La course au large retoquée par le CIO ?

Ce risque de retard par rapport à une concurrence qui s’organise en iQFoil, – Louis Giard confie par exemple avoir fait le choix de s’installer à Marseille pour mieux s’habituer au plan d’eau des Jeux -, Thomas Goyard le mesure, mais il se veut rassurant : “On voit les copains qui s’entraînent à fond, mais c’est un support que j’ai pratiqué avant tout le monde, j’avais un petit peu de marge. Aujourd’hui, il faut que je fasse les choses dans l’ordre. Il sera temps après de mettre les bouchées doubles, ce sera un challenge de plus.”Quant à Kevin Peponnet, il reconnaît que cette question de Paris 2024 l’interpelle : “C’est toujours bien d’arriver aux Jeux avec un projet derrière, ça permet d’être plus serein. Comme je n’aime pas la routine, l’idée de changer de support me plaît, mais l’olympiade sera courte, et comme les sélections se font à peu près un an avant, ça ne laisse que deux ans pour être au top. Sinon le 470 mixte, qui apporte de la fraîcheur, est une autre option. Mais tout dépendra aussi des Jeux de Tokyo : si je suis comblé par le résultat, je passerai peut-être à autre chose.”
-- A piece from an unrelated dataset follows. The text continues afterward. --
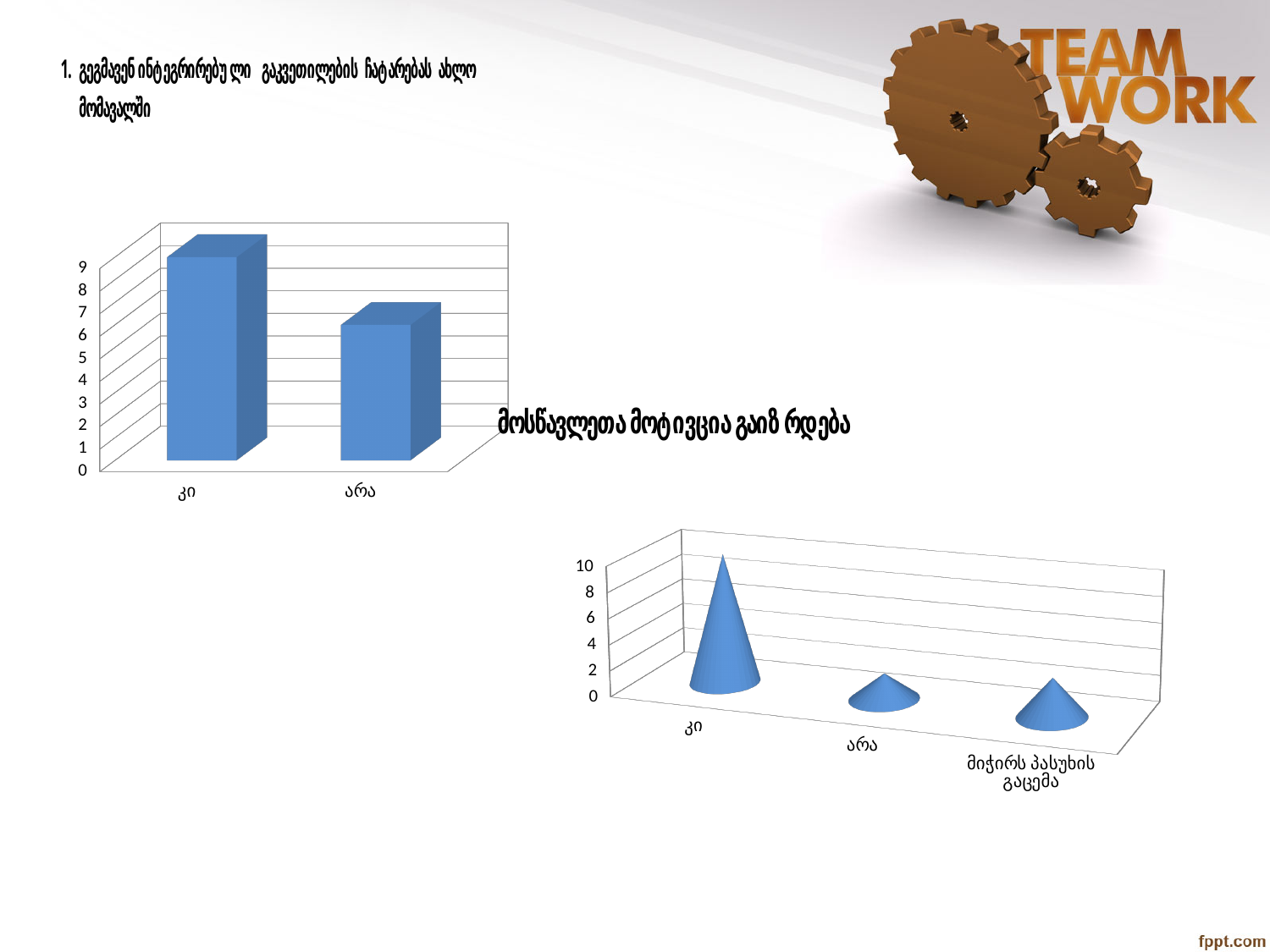
In the chart on the right, is the value for კი greater or less than 6? greater In the chart on the left, which is larger, the value for კი or the value for არა? კი What kind of chart is the chart on the left? bar chart In the chart on the left, is the value for არა greater or less than 8? less In the chart on the left, which category has the lowest value? არა In the chart on the right, is the value for არა greater or less than 4? less How many categories are shown in the chart on the left? 2 In the chart on the left, which category has the highest value? კი How many categories are shown in the chart on the right? 3 In the chart on the right, which category has the highest value? კი In the chart on the right, which is larger, the value for კი or the value for მიჭირს პასუხის გაცემა? კი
Quid de la course au large double mixte, qui reste soumise à l’aval du Comité international olympique ? “Pour l’instant, c’est en suspens, les deux World Cup de Palma et d’Hyères ont été annulées, la suite du programme dépendra de la décision du CIO”, répond Benjamin Schwartz. Une décision qui, alors qu’elle était initialement attendue le 31 mai, devrait, selon nos informations, intervenir finalement début avril. La FFVoile mène un lobbying intense pour faire pencher la balance en faveur de la tenue de l’épreuve à Marseille, sollicitant l’Etat au plus haut niveau pour qu’il intervienne auprès du CIO. Mais, d’après nos informations, à ce stade, il semble que cela ne soit pas suffisant, même si la décision n’est pas encore officiellement prise.